En el siglo IV, el primer historiador de la Iglesia, Eusebio de Cesarea, escribió que no se permitía a las mujeres leer públicamente en las iglesias ni predicar, porque, en los albores del cristianismo, el rumor de su enseñanza doctrinal molestó al apóstol y este las mandó callar. Eusebio no especifica de qué apóstol se trata, pero, a juzgar por los datos que exponemos más abajo, entendemos que se trata de San Pablo.
Las Constituciones de los Apóstoles, manual litúrgico del siglo II, dedica un capítulo a señalar la disposición de los asistentes a la asamblea, nombre que entonces se daba a la reunión de los cristianos, y en él especifica que las mujeres han de estar separadas de los hombres, y en silencio.
Pablo de Tarso escribió su primera Epístola a los Corintios en el año 55. Al final de la carta y antes de la despedida, encontramos un texto titulado Respuestas a preguntas de los corintios con instrucciones pastorales, probablemente incorporadas en el siglo II para establecer lo que sería la posterior doctrina de la Iglesia respecto a la mujer y al celibato. Una de estas instrucciones señala el papel de la mujer en los actos de culto (14,34): “Las mujeres callen en las asambleas, pues no les está permitido hablar, sino que se muestren sumisas, como manda la ley”. Hay otra carta atribuida a Pablo de Tarso y dirigida a Timoteo de Listra con órdenes contundentes (1Timoteo 2,12): “No permito que la mujer enseñe ni que ejerza autoridad sobre el hombre, sino que debe permanecer en silencio.”

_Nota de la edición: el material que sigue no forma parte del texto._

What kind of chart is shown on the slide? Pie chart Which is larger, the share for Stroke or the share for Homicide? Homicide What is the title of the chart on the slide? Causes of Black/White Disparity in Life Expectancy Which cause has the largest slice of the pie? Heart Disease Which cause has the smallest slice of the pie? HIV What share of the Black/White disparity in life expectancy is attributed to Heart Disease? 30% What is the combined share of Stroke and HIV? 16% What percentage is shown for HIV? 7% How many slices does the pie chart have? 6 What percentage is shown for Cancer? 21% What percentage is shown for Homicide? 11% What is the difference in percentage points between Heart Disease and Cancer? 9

Eusebio de Cesarea interpreta que el rumor de las mujeres que enseñaban la doctrina cristiana en las iglesias perturbaba el silencio del templo y por eso el apóstol las mandó callar. Pero hay que tener en cuenta que en la época a la que Eusebio alude no había iglesias ni templos, porque la primera iglesia cristiana se construyó en 256 y, hasta entonces, los cristianos se reunían en sinagogas, cuando las había, y en cementerios y catacumbas cuando no las había. Luego, fuera quien fuera su autor, la orden no indicaba que las mujeres guardasen silencio “en las iglesias” como dice Eusebio o “en las asambleas” como se ha traducido más tarde, sino que estuviesen siempre calladas “en la Iglesia,” que es el conjunto de todos los cristianos. Calladas significa que no se pronuncien, que no tengan voz ni voto.
Y calladas siguen. Pero es de destacar que, aunque oficialmente la mujer no tenga ni haya tenido ni tendrá nunca voz ni voto en la Iglesia, hubo muchas que no solamente no se callaron, sino que influyeron, dominaron, mandaron, obligaron, convocaron, proclamaron y decidieron, no solamente negocios seglares y humanos, sino negocios divinos. De los que, según la doctrina eclesiástica, estaban reservados a los hombres.